Currently, space_vtab::commit_alter is called before WAL write so we can
use it for preparing new indexes in vinyl. However, this is going to
change soon, because actually space_vtab::commit_alter should be called
after WAL write, like index_vtab::commit_drop or commit_create.

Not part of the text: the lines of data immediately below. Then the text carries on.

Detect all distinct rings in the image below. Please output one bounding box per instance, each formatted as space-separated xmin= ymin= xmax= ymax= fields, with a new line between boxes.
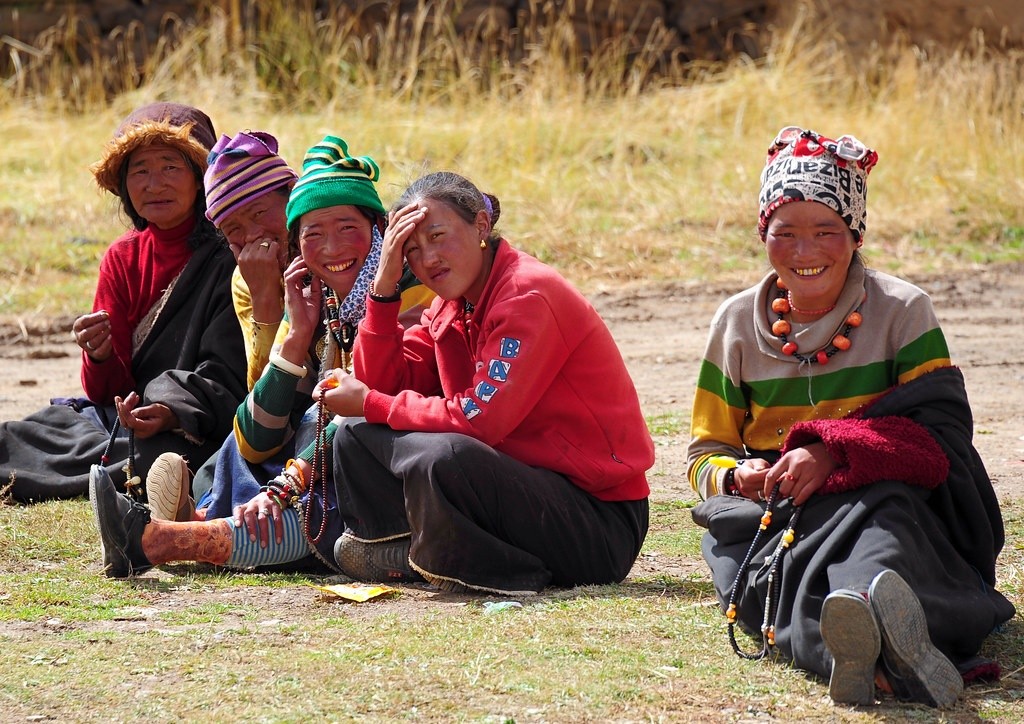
xmin=785 ymin=473 xmax=797 ymax=481
xmin=86 ymin=341 xmax=95 ymax=350
xmin=260 ymin=242 xmax=269 ymax=247
xmin=757 ymin=490 xmax=762 ymax=500
xmin=284 ymin=283 xmax=287 ymax=286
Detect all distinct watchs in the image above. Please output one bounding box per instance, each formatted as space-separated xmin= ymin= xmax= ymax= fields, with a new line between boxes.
xmin=368 ymin=283 xmax=401 ymax=303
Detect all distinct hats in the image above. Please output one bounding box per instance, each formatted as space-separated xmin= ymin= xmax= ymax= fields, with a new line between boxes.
xmin=757 ymin=126 xmax=878 ymax=242
xmin=204 ymin=132 xmax=298 ymax=227
xmin=286 ymin=136 xmax=385 ymax=230
xmin=93 ymin=102 xmax=216 ymax=196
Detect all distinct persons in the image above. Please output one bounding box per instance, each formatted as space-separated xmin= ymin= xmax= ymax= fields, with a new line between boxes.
xmin=686 ymin=126 xmax=1016 ymax=709
xmin=1 ymin=103 xmax=298 ymax=523
xmin=311 ymin=171 xmax=655 ymax=596
xmin=88 ymin=137 xmax=424 ymax=579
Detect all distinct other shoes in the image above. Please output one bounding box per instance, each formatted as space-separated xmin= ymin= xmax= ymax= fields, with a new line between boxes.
xmin=820 ymin=588 xmax=880 ymax=707
xmin=334 ymin=535 xmax=427 ymax=584
xmin=868 ymin=569 xmax=964 ymax=708
xmin=146 ymin=452 xmax=196 ymax=521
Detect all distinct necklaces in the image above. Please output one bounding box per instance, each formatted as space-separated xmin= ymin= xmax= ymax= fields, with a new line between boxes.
xmin=726 ymin=482 xmax=808 ymax=659
xmin=772 ymin=276 xmax=866 ymax=365
xmin=326 ymin=287 xmax=355 ymax=377
xmin=100 ymin=416 xmax=134 ymax=498
xmin=466 ymin=299 xmax=472 ymax=336
xmin=787 ymin=290 xmax=836 ymax=313
xmin=306 ymin=389 xmax=328 ymax=544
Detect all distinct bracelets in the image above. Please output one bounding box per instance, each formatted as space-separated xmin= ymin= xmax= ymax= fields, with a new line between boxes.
xmin=728 ymin=469 xmax=739 ymax=497
xmin=269 ymin=352 xmax=307 ymax=377
xmin=369 ymin=280 xmax=383 ymax=297
xmin=260 ymin=459 xmax=305 ymax=509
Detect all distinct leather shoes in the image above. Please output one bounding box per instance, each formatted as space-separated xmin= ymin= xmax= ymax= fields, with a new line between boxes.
xmin=89 ymin=465 xmax=154 ymax=579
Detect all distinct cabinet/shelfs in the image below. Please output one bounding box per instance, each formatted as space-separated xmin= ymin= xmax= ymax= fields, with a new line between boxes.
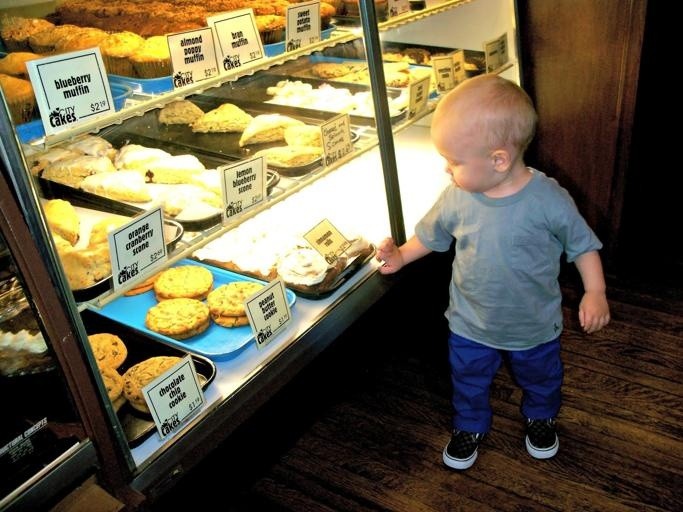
xmin=1 ymin=1 xmax=525 ymax=511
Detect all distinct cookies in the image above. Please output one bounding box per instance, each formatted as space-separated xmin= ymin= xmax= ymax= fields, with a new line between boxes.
xmin=96 ymin=366 xmax=122 ymax=401
xmin=110 ymin=397 xmax=125 ymax=412
xmin=153 ymin=265 xmax=213 ymax=298
xmin=162 ymin=320 xmax=209 ymax=339
xmin=153 ymin=284 xmax=213 ymax=301
xmin=209 ymin=315 xmax=250 ymax=327
xmin=127 ymin=403 xmax=152 ymax=412
xmin=87 ymin=333 xmax=127 ymax=369
xmin=206 ymin=281 xmax=265 ymax=316
xmin=122 ymin=356 xmax=184 ymax=404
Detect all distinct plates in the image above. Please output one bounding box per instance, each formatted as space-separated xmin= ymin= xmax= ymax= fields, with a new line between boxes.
xmin=36 ymin=125 xmax=281 ymax=230
xmin=188 ymin=70 xmax=442 ymax=135
xmin=258 ymin=12 xmax=334 ymax=47
xmin=78 ymin=305 xmax=221 ymax=446
xmin=194 ymin=212 xmax=382 ymax=300
xmin=86 ymin=256 xmax=300 ymax=363
xmin=5 ymin=45 xmax=145 ymax=147
xmin=34 ymin=170 xmax=187 ymax=301
xmin=0 ymin=42 xmax=175 ymax=81
xmin=117 ymin=92 xmax=368 ymax=178
xmin=258 ymin=51 xmax=463 ymax=96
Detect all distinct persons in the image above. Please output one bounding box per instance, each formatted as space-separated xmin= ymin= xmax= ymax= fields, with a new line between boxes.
xmin=377 ymin=74 xmax=611 ymax=469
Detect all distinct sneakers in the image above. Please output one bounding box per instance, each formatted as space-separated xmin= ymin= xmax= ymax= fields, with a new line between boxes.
xmin=527 ymin=418 xmax=559 ymax=458
xmin=443 ymin=429 xmax=484 ymax=470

Calling
it before WAL write may result in use-after-free in memtx (see #3289).
Besides, using this function for iterating over space indexes just feels
wrong, as we have index methods invoked by AlterSpaceOp descendants for
this.

So let's move all the operations performed by vinyl_space_commit_alter
somewhere else. Fortunately, it's easy to do without damaging code
readability or efficiency:

 - Update of vy_lsm::pk can be done by vinyl_space_swap_index and
   vinyl_build_secondary_key.

 - vy_lsm->check_is_unique can be computed by vinyl_engine_create_space
   and then set by vinyl_space_swap_index.

 - Call to key_def_update_optionality is implied by key_def_swap, which
   is already called by vinyl_space_swap_index, hence it can be removed.

Needed for #3289
---
 src/box/vinyl.c  | 79 ++++++++++++++++++++++++--------------------------------
 src/box/vy_lsm.h | 17 ++++++++++++
 2 files changed, 51 insertions(+), 45 deletions(-)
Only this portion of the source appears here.